Notwithstanding a few near misses (the Austrian presidential election), many more liberally-minded readers will probably reflect back on 2016 as a year of loss and anxiety. Two significant shocks—Brexit and the election as US President of a reality TV star billionaire with neither political experience or knowledge—have severely dented our sense of the logical progression of our times. Repeatedly, we have been forced to ask whether we are not moving in a retrograde direction, and whether in particular a right-wing populist agenda driven by hysterical propagandists spells doom for more tolerant, inclusive world-views and threatens anew to unleash the hatreds which proved so destructive throughout most of the 20th century.
To my mind these fears are not misplaced. Neither, however, are they new. A pervasive sense of crisis in fact defines much of the dialectical counterpoint to the recurrent official optimism of progress which constitutes the dominant ideology of the modern period. To Marx, capitalism would eventually self-destruct in one final cataclysm, producing at the same time the earthly paradise of the proletariat. To Schopenhauer, a natural cultural pessimism was the logical concomitant to the age of the masses. By the late 19th century, indeed, it was becoming evident that the pattern of urban industrial modernity and an increasingly dominant world-market mechanism might well prove more disruptive of humanity’s aspirations for betterment than not. From this perspective the moment of optimistic, expansive progression, which seems in retrospect to define most of the second half of the 20th century, now seems more the exception than the rule.

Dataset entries
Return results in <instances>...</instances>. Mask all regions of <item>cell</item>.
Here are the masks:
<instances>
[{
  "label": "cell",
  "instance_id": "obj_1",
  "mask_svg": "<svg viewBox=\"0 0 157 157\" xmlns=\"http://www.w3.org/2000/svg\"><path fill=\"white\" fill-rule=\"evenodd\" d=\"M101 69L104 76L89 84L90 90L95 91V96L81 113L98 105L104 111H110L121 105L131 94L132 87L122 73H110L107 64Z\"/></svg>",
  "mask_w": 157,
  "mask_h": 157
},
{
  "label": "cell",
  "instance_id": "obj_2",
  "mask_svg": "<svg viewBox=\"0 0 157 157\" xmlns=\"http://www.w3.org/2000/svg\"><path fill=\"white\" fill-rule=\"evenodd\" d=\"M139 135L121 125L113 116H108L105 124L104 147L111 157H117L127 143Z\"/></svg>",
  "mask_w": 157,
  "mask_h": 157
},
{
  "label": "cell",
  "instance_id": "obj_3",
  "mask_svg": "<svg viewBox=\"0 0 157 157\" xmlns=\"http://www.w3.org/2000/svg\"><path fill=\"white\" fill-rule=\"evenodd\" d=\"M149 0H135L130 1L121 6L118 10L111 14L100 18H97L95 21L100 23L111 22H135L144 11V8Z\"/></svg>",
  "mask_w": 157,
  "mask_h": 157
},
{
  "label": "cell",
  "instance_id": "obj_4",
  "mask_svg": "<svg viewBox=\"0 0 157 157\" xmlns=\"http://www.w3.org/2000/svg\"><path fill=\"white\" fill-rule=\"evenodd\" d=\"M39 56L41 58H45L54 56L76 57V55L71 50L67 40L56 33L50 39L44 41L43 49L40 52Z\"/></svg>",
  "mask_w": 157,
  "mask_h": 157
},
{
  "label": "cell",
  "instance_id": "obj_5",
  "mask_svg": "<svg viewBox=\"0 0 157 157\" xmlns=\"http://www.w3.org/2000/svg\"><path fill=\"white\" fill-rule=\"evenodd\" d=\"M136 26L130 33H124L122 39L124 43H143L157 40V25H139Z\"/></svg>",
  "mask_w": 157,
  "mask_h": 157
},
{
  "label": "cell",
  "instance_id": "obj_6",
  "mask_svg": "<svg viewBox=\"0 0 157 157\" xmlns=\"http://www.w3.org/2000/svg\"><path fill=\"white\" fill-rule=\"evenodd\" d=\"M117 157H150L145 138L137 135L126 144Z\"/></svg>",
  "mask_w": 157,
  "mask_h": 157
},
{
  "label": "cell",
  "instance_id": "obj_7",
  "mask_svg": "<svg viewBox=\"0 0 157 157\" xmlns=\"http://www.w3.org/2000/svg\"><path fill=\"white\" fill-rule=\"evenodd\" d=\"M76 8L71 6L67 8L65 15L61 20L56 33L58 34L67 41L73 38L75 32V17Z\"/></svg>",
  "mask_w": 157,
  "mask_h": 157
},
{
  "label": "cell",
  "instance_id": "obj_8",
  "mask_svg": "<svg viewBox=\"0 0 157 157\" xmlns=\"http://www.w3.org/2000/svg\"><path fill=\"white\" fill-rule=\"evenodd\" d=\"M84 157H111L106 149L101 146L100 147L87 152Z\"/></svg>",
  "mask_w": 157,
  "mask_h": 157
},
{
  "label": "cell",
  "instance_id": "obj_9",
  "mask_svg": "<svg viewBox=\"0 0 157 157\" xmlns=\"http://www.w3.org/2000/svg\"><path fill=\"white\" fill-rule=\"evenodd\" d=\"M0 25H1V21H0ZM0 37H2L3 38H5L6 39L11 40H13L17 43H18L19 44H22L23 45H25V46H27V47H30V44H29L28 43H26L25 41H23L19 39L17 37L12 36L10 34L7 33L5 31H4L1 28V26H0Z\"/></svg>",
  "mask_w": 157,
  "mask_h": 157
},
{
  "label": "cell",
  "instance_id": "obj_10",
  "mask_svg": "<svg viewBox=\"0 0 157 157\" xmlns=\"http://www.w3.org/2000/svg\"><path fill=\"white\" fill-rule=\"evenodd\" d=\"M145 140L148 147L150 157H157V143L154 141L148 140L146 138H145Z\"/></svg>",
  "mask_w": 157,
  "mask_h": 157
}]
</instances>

[Required action 1] In the essay on 2016, what did Schopenhauer regard as the logical concomitant to the age of the masses?
[Required action 2] Repeat the essay on 2016 from the words "Notwithstanding a few" through "the 20th century.", swapping "anxiety" for "unease".

[Response box 1] A natural cultural pessimism.

[Response box 2]
Notwithstanding a few near misses (the Austrian presidential election), many more liberally-minded readers will probably reflect back on 2016 as a year of loss and unease. Two significant shocks—Brexit and the election as US President of a reality TV star billionaire with neither political experience or knowledge—have severely dented our sense of the logical progression of our times. Repeatedly, we have been forced to ask whether we are not moving in a retrograde direction, and whether in particular a right-wing populist agenda driven by hysterical propagandists spells doom for more tolerant, inclusive world-views and threatens anew to unleash the hatreds which proved so destructive throughout most of the 20th century.